According to the reports, Carl Icahn and Darwin Deason own just over 15% of Xerox shares, which may not be enough to force the board’s hand. Yet, they will use the leverage they apparently have to drive an attempt to find a buyer. Xerox, however, may be in enough trouble that a sale at over its current stock price may not be a possibility.
One of Xerox’s problems is that it has been broken into two pieces. A year ago, Conduent Inc. (NYSE: CNDT) was spun out. It describes itself as a “business process services” company, which makes it more of a consultancy than a seller of hardware. Xerox retained the hardware business, which sells products that may have been useful to businesses a decade ago but are no longer.

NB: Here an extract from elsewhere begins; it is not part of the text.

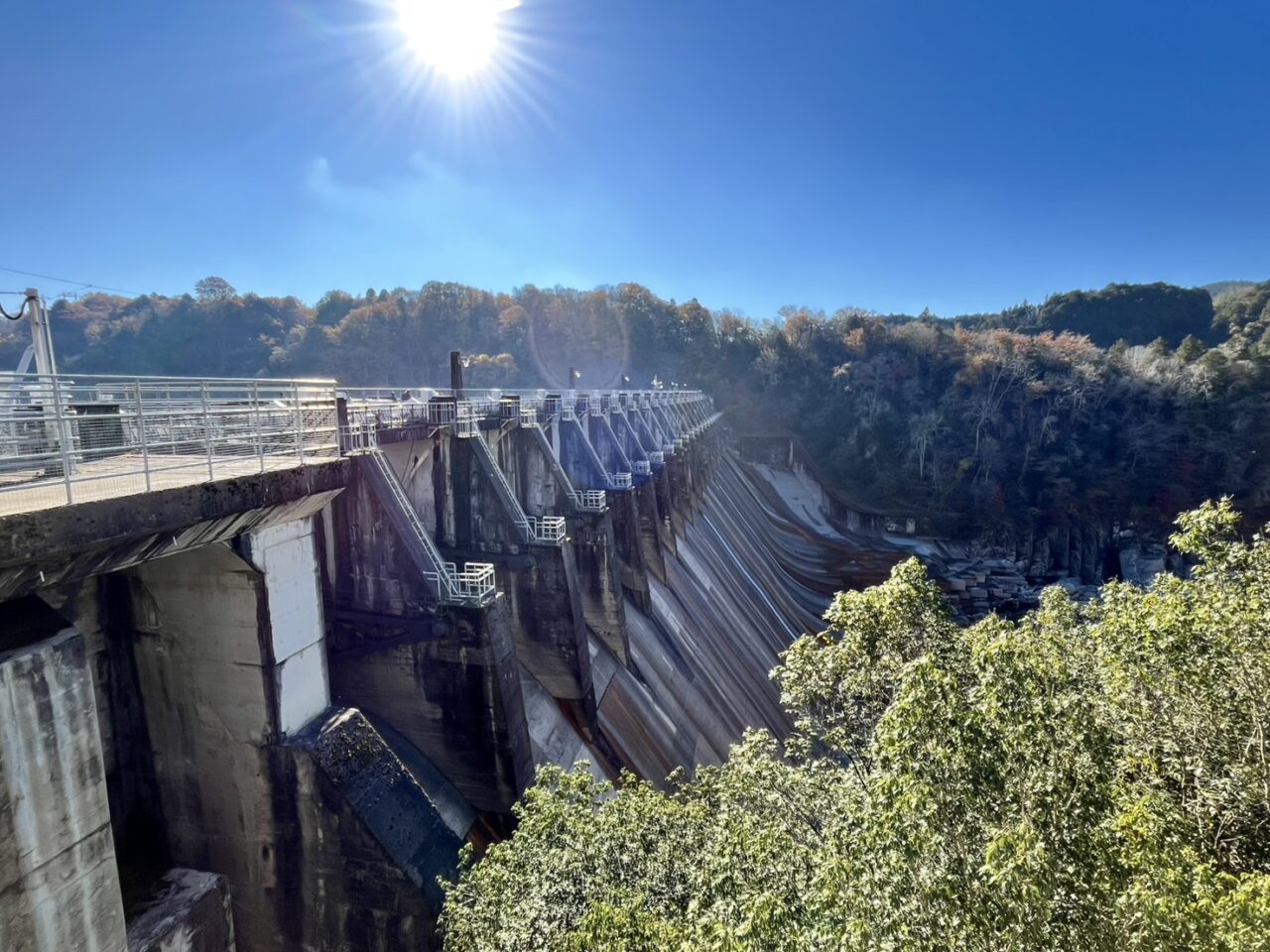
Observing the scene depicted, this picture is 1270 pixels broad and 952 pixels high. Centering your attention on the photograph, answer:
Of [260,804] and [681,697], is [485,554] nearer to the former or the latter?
[260,804]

Since the spin-off, Xerox’s stock has posted very modest performance, up 15% in the past year to $32. Over the same period, the S&P 500 is up 24% to 2,465. That makes the Xerox market cap about $8 billion. A buyout would probably need to be for $10 billion, if the board presses hard for a premium. In its most recently reported quarter, Xerox revenue dropped 5% from the same quarter last year to $2.5 billion. Per-share earnings were up 1.5% to $0.67. Operating margins were a minuscule 12.2%.
Presumably Icahn and Deason believe that Xerox can find a buyer that can cut Xerox expenses via synergies. That will not help increase revenues. Ultimately that is what would make the company valuable. And it will be a daunting job.